# TEXTO DEL EJERCICIO
----------

Fanáticos
Hay quien cree que los únicos fanáticos que viven en España son los dirigentes islamistas que anhelan la muerte de todos nosotros y también de nuestra civilización pese a que ésta hoy por hoy se antoje afortunadamente invencible, como bien recordó Tony Blair hace unos días. Otras personas, menos unilaterales y más informadas también detectan fácilmente la enfermedad del fanatismo en los líderes nacionalistas más radicales, en sus intelectuales a sueldo o en sus mesnadas de jóvenes peor descerebrados.
Pero no sólo viven con nosotros esos fanáticos. Hay muchos más. Por ejemplo, los fanáticos cristianos, y no me refiero exclusivamente a los grotescos telepredicadores, o a esas sectas que anuncian de vez en cuando el final del mundo, hasta ahora sin éxito en sus predicciones. Me refiero a los fanáticos católicos. Porque también los hay, ya lo creo, y es más, me pongo a temblar pensando en lo que sucedería en España hoy si, como en tiempos no demasiado lejanos, estas gentes tuvieran el poder que Franco les otorgó en pago al apoyo de la mayor parte de la jerarquía católica durante la guerra civil y la criminal postguerra.

----------

[Elementos de un conjunto de datos]
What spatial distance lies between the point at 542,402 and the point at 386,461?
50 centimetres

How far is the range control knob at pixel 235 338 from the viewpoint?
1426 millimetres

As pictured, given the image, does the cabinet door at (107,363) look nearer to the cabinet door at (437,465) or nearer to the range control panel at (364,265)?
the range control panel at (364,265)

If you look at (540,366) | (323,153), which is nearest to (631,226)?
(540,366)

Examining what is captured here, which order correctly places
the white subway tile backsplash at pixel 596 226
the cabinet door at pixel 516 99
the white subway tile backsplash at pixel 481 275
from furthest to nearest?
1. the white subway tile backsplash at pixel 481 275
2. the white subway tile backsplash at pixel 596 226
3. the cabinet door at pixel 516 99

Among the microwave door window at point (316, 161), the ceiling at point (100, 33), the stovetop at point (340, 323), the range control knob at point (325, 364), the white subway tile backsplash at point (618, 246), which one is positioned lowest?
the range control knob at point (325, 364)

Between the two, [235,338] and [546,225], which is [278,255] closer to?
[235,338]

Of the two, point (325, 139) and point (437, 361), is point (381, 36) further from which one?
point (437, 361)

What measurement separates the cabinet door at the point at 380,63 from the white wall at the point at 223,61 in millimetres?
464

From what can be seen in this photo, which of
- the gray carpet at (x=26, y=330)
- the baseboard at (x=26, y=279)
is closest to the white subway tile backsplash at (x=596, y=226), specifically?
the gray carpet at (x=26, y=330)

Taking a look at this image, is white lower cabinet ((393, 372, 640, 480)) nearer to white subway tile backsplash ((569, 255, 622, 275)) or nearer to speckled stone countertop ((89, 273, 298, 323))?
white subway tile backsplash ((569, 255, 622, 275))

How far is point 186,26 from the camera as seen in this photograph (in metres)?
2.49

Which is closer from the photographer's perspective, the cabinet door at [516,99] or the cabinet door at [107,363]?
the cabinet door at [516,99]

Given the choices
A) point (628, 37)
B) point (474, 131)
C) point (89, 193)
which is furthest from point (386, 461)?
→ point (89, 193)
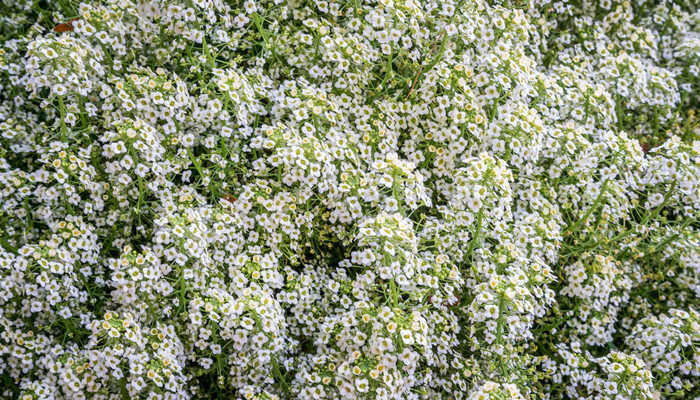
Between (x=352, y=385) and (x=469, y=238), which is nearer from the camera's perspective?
(x=352, y=385)

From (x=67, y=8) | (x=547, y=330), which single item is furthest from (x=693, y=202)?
(x=67, y=8)

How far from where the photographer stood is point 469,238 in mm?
3807

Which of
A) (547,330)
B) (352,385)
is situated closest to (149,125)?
(352,385)

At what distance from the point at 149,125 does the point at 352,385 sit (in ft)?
6.06

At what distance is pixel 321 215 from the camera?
3895mm

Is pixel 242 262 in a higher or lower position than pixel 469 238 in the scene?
lower

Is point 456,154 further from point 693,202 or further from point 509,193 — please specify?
point 693,202

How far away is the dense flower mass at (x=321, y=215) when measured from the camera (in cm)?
334

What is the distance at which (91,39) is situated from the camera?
3838 millimetres

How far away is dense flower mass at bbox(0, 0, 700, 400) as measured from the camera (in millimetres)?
3340

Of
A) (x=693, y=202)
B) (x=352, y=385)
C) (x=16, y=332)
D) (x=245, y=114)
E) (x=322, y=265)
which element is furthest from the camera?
(x=693, y=202)

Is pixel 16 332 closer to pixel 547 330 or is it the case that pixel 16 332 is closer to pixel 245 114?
pixel 245 114

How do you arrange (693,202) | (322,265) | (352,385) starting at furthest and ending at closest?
(693,202) < (322,265) < (352,385)

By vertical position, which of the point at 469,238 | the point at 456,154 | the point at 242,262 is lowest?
the point at 242,262
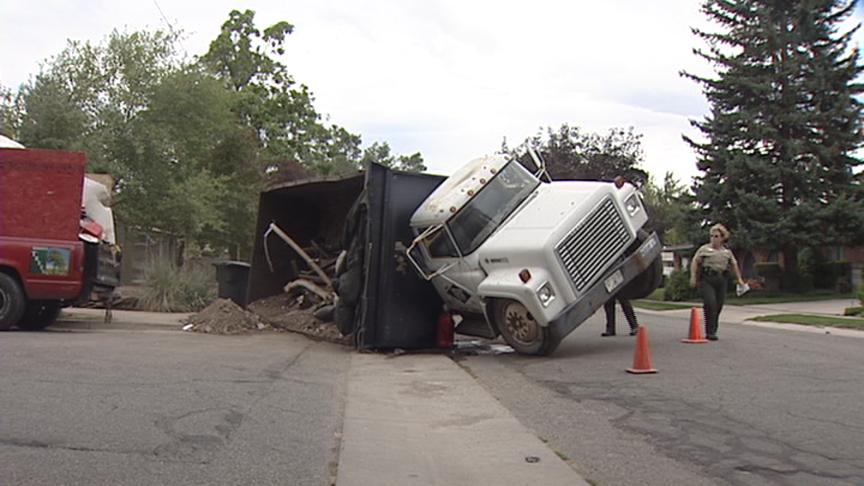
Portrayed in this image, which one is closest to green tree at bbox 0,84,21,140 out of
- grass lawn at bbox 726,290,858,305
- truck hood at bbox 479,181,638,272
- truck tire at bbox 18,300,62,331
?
truck tire at bbox 18,300,62,331

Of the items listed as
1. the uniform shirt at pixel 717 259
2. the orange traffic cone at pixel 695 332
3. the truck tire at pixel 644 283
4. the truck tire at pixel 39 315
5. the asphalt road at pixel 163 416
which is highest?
the uniform shirt at pixel 717 259

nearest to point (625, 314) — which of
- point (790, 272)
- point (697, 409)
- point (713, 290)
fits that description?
point (713, 290)

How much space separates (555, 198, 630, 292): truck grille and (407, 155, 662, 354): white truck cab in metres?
0.01

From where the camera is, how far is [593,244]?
10625 millimetres

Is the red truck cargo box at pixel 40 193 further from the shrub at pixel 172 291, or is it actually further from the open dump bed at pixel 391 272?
the shrub at pixel 172 291

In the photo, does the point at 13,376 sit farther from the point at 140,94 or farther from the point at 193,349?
the point at 140,94

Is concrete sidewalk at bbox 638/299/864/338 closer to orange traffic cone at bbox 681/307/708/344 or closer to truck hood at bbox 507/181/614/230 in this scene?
orange traffic cone at bbox 681/307/708/344

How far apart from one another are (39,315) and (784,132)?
26.4m

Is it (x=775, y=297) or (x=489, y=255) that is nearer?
(x=489, y=255)

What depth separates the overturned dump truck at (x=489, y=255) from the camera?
10.3m

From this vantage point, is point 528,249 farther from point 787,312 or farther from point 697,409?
point 787,312

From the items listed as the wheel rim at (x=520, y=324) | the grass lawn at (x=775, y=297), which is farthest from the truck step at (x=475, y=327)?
the grass lawn at (x=775, y=297)

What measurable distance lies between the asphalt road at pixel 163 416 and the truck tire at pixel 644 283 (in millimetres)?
4353

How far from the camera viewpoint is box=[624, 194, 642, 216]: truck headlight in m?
11.3
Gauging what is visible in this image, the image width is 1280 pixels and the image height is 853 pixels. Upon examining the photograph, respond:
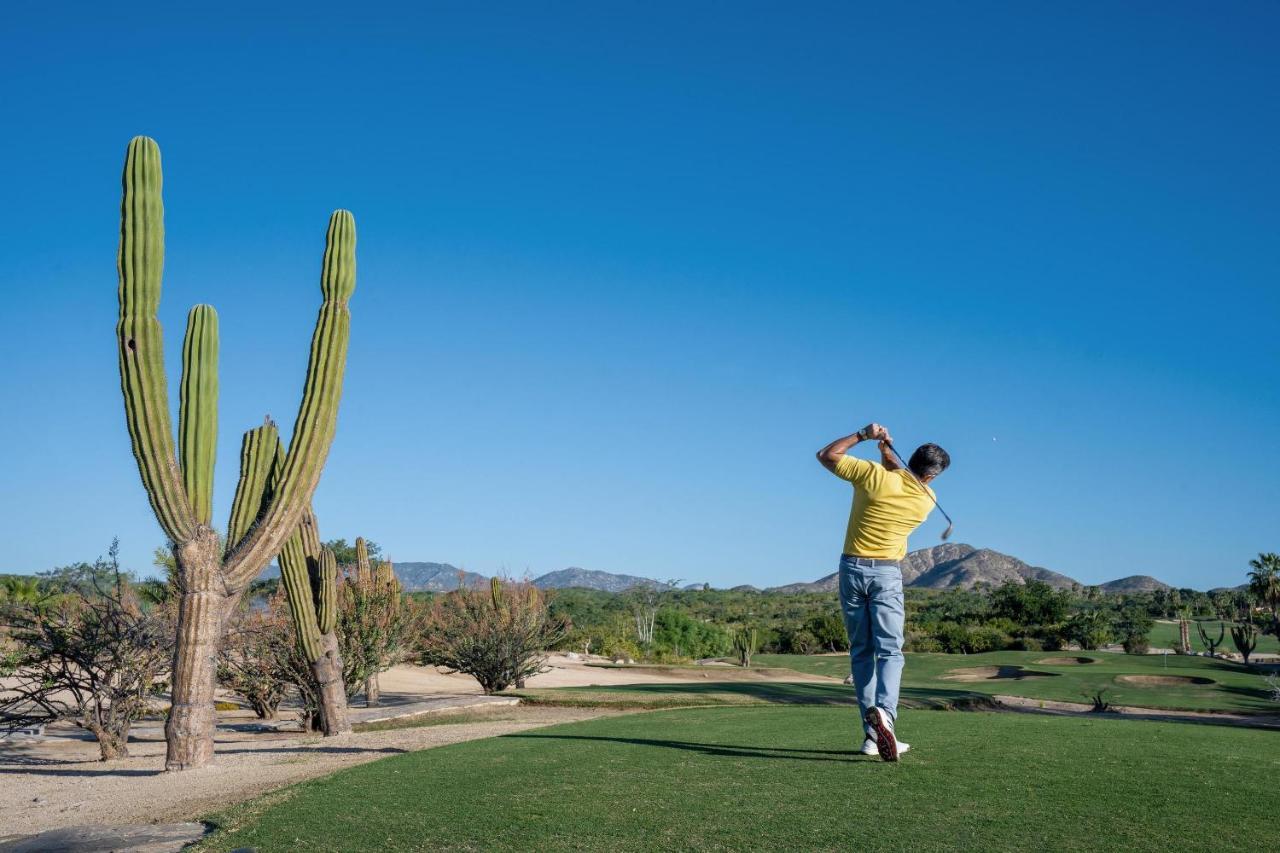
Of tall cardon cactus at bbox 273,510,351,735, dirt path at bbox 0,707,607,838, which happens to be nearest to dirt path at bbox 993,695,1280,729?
dirt path at bbox 0,707,607,838

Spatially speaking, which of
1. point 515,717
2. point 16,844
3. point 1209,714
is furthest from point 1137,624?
point 16,844

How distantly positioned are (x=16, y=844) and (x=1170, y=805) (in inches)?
289

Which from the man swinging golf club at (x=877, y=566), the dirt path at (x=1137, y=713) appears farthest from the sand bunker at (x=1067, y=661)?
the man swinging golf club at (x=877, y=566)

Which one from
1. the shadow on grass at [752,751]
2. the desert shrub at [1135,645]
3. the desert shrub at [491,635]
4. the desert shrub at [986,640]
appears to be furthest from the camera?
the desert shrub at [1135,645]

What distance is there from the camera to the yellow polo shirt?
6.80m

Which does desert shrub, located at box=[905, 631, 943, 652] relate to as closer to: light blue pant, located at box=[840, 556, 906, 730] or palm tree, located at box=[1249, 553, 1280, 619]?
palm tree, located at box=[1249, 553, 1280, 619]

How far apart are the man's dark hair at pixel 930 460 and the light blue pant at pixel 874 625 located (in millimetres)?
749

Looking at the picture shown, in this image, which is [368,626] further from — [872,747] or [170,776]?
[872,747]

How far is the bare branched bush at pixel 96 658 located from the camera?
43.9 ft

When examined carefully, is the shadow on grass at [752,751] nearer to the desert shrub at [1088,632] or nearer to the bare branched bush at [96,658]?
the bare branched bush at [96,658]

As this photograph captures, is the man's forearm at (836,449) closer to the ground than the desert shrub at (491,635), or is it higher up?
higher up

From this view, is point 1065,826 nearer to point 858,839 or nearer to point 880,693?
point 858,839

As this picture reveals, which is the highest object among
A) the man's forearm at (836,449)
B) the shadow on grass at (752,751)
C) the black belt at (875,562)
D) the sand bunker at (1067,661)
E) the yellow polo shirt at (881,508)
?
the man's forearm at (836,449)

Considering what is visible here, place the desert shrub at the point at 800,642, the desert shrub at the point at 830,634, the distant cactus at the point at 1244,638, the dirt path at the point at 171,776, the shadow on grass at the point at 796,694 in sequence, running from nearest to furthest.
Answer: the dirt path at the point at 171,776 < the shadow on grass at the point at 796,694 < the distant cactus at the point at 1244,638 < the desert shrub at the point at 800,642 < the desert shrub at the point at 830,634
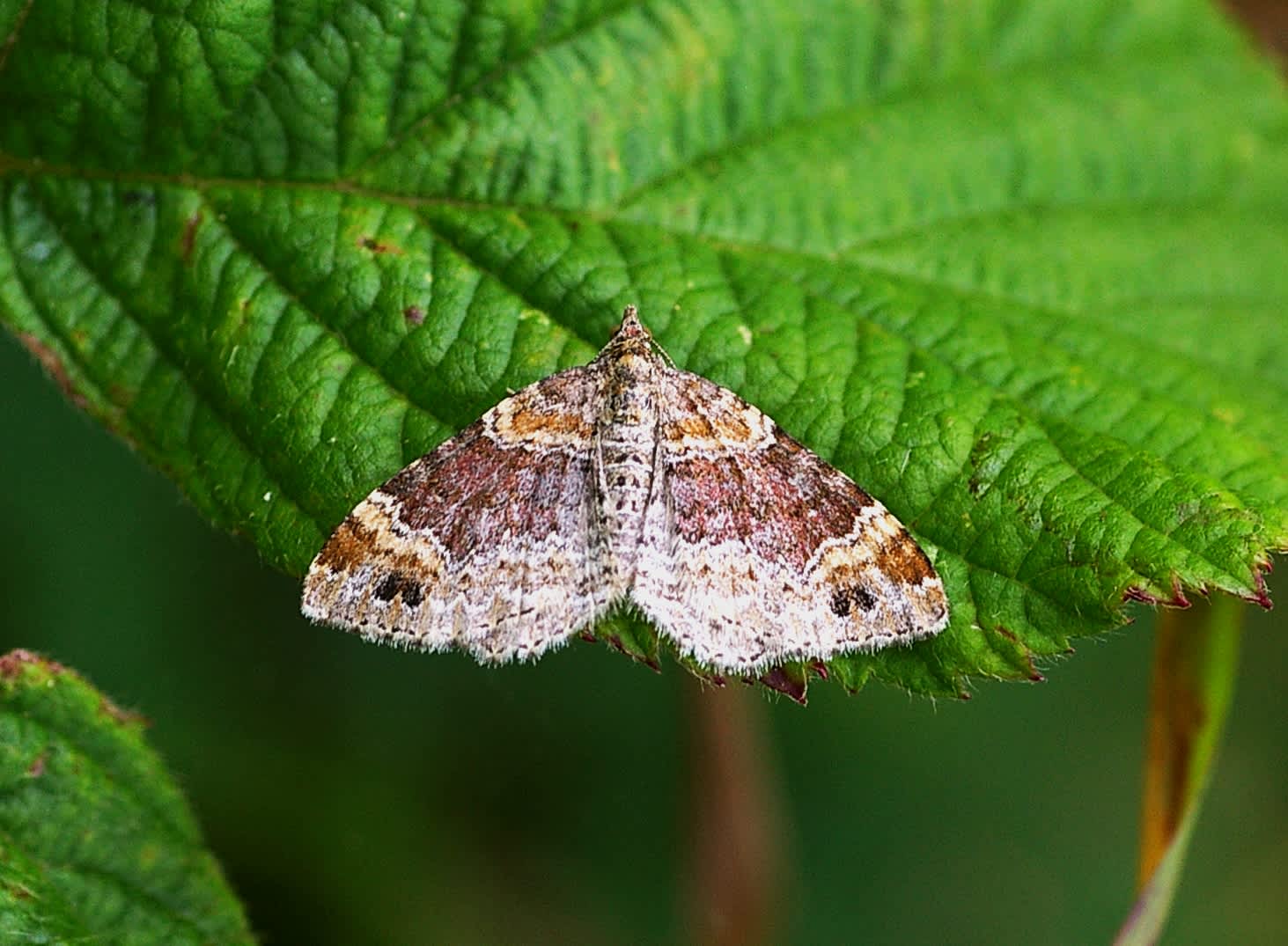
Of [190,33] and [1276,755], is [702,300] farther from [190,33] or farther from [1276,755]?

----------

# QUÉ SE PIDE
Prosigue el texto sobre los fanáticos en España a partir de su última oración. Este material es independiente del texto sobre el fanatismo.

# RESPUESTA
Imaginé levas de jóvenes ultramontanos quemando libros de desnudos y resonaron de nuevo en mi memoria las puntillosas e infames descripciones de los castigos que el infierno reserva para el muchacho que sucumbe a la bella creatividad de un pensamiento impuro. Entreví grandiosos congresos eucarísticos; procesiones eclesiástico-castrenses; obligados rezos del ángelus en oficinas y autocares; montañas de hipocresía; amenazas veladas; óbolos extorsionados, tantos fervorines lamentables y, sobre todo, falta de libertad. Y aunque no dudo que la mayoría del clero católico es bondadoso y aun ejemplar, tampoco dudo que si la Iglesia ganara enteros en las áreas del poder serían otros clérigos los que llevarían la voz cantante; sus gerifaltes más melifluos y mercaderes. Más ambiciosos y terrenales. Y muchas gracias, Zapatero, por tu línea laica, imprescindible. Jesucristo, seguro que la suscribe.